**TEXT SECTION**:
20140606-113511-41711278.jpgSo…as I was saying before being so rudely interrupted, Costa Rica is beautiful and it’s enticing us to explore but Marce and I were overwhelmed with the work of spec’ing out a new rig and finding expert vendors and riggers. I mean what do I know about mast sections and moments of inertia? To me it’s like art…I’ll know it when I see it. By the time I see it, the mast will have been cut into two sections so that it fits into a 40-foot container with the splicing kit installed, the Schaefer in-boom furler fitted to the mast, and the boom vang fitted as well as a hundred other things I don’t know enough to even start worrying about.

I’m not much for waiting about and with so much to do the thought that both engines are questionable was driving me crazy so when the same name kept surfacing as a good mechanic I called him up and in an hour and a half Robert, who I was warned never smiles, isn’t interested in where you’ve been or where you’re going or even how long he’s been in Costa Rica, had one engine fixed and Beladonna’s alternator pulled and, as expected, found the regulator to be shot. He sadly looked up at me while motioning toward the poor, cooked, year-old starting battery and said you’ll need a new battery. Taciturn doesn’t even come close to describing this Hungarian who just wants to fix what’s broken. I’d had to fill up that smoking battery six times while on our nonstop motor from the Galapagos. It got so hot I moved a fire extinguisher so it would be handy, just in case. The good news is that I’d gotten Robert to say more than six words which I was told I would not be able to do.

**EXERCISES**:
1: Can you format everything in the records from the start down to the line containing "This is a trypanosome." as a JSON list of strings, one per line, with blank lines left out?
2: Would you pick up the sailing account about Costa Rica and the boat repairs right after its last sentence and keep it going?

**GIVEN DATA**:
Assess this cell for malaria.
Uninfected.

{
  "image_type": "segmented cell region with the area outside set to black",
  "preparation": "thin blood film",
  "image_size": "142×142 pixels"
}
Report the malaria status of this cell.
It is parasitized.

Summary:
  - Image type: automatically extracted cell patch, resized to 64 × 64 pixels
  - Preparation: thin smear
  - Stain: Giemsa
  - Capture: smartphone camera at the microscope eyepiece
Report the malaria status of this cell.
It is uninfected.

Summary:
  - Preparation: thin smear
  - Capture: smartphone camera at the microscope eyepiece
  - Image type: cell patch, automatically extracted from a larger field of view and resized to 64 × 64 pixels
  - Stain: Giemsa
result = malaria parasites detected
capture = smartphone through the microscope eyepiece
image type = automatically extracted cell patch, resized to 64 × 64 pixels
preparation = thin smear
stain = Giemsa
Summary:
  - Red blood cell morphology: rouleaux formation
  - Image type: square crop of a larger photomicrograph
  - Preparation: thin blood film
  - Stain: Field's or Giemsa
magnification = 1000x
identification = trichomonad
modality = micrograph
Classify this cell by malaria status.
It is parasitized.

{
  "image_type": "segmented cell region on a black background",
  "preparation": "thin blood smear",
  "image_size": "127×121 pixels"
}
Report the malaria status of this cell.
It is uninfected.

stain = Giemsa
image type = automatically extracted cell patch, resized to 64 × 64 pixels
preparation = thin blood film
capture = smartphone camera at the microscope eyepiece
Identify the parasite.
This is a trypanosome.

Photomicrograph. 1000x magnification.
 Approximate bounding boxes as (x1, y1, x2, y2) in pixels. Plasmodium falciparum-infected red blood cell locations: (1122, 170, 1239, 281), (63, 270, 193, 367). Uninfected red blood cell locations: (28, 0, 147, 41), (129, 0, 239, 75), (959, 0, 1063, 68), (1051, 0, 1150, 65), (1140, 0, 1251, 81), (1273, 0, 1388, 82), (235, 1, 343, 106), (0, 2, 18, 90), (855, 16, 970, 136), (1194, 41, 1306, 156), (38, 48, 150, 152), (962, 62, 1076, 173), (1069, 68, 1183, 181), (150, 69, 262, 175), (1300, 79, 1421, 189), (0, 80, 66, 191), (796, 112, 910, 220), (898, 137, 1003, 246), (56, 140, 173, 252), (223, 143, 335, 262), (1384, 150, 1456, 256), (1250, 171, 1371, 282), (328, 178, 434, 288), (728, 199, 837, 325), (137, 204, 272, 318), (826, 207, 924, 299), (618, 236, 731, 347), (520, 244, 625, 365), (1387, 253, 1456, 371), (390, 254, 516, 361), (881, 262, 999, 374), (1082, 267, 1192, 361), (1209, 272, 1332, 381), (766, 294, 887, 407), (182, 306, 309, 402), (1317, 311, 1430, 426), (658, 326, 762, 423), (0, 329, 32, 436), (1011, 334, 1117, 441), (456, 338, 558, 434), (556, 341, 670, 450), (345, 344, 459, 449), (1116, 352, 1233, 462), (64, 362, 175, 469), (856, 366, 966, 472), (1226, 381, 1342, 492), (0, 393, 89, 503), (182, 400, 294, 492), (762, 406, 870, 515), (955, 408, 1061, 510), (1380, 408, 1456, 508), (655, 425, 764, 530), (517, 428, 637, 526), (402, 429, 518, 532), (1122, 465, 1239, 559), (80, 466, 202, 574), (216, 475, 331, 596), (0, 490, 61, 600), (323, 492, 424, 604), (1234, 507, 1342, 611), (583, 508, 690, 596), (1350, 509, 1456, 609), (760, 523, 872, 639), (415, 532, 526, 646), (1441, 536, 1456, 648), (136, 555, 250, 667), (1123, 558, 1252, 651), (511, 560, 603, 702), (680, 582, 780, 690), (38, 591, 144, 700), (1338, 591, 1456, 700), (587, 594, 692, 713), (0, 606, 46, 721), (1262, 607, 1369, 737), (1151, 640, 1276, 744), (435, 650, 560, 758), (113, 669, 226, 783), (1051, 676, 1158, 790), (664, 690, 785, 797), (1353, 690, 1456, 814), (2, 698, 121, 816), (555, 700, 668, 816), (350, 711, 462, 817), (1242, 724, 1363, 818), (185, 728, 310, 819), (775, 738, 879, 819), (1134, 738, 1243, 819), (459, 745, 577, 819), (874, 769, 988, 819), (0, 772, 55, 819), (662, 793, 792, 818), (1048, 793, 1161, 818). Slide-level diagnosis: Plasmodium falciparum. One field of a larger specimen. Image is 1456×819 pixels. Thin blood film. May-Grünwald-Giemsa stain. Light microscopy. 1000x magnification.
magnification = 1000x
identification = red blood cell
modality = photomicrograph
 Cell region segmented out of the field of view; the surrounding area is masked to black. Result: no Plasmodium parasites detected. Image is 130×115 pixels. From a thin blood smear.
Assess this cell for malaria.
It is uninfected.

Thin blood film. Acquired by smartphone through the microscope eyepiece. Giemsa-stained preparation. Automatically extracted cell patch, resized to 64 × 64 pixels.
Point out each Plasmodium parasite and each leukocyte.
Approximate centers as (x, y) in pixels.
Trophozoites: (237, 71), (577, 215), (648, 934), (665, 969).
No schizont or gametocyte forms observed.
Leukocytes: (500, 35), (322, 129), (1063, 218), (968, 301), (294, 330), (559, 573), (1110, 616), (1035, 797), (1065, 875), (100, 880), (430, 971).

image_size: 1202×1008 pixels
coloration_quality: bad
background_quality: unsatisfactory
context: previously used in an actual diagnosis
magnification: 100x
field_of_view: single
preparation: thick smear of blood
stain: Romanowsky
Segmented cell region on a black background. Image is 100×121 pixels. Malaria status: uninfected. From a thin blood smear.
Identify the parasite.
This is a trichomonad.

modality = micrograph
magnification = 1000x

**EXPECTED ANSWERS**:
1:
[
  "Assess this cell for malaria.",
  "Uninfected.",
  "{",
  "  \"image_type\": \"segmented cell region with the area outside set to black\",",
  "  \"preparation\": \"thin blood film\",",
  "  \"image_size\": \"142×142 pixels\"",
  "}",
  "Report the malaria status of this cell.",
  "It is parasitized.",
  "Summary:",
  "  - Image type: automatically extracted cell patch, resized to 64 × 64 pixels",
  "  - Preparation: thin smear",
  "  - Stain: Giemsa",
  "  - Capture: smartphone camera at the microscope eyepiece",
  "Report the malaria status of this cell.",
  "It is uninfected.",
  "Summary:",
  "  - Preparation: thin smear",
  "  - Capture: smartphone camera at the microscope eyepiece",
  "  - Image type: cell patch, automatically extracted from a larger field of view and resized to 64 × 64 pixels",
  "  - Stain: Giemsa",
  "result = malaria parasites detected",
  "capture = smartphone through the microscope eyepiece",
  "image type = automatically extracted cell patch, resized to 64 × 64 pixels",
  "preparation = thin smear",
  "stain = Giemsa",
  "Summary:",
  "  - Red blood cell morphology: rouleaux formation",
  "  - Image type: square crop of a larger photomicrograph",
  "  - Preparation: thin blood film",
  "  - Stain: Field's or Giemsa",
  "magnification = 1000x",
  "identification = trichomonad",
  "modality = micrograph",
  "Classify this cell by malaria status.",
  "It is parasitized.",
  "{",
  "  \"image_type\": \"segmented cell region on a black background\",",
  "  \"preparation\": \"thin blood smear\",",
  "  \"image_size\": \"127×121 pixels\"",
  "}",
  "Report the malaria status of this cell.",
  "It is uninfected.",
  "stain = Giemsa",
  "image type = automatically extracted cell patch, resized to 64 × 64 pixels",
  "preparation = thin blood film",
  "capture = smartphone camera at the microscope eyepiece",
  "Identify the parasite.",
  "This is a trypanosome."
]

2:
After a flurry of emails to our insurance company we felt sufficiently on top of things that we decided we could take a day off and…what else? Climb the hill next to our anchorage and grab a photo with some altitude.


Dear Escapees I’m sad to say, we couldn’t take the unrelenting heat and grade of the trail up to the national rain forest.


This place is hot, steep and even though it was paved, it was paved in this strange Costa Rican stuff that features rather large rocks and stones that are rough on the feet and legs. Well, that’s my excuse and I’m sticking to it. After our Escape Velocity capitulation, on the way down we stopped by a mountain stream running down the mountainside and soaked our overheated heads in the cool clear water.


I could’ve stayed there for quite a while but in true Costa Rican form we could see rain clouds stacking up over the ridge to windward of EV.


Back onboard we found that we were too tired to make it to the Banana Bay Bar for happy hour, but not too tired to miss this photograph of a flight of macaws noisily climbing, two by two, up out of the jungle.


Too tired to even make dinner so it’s leftover night aboard Escape Velocity.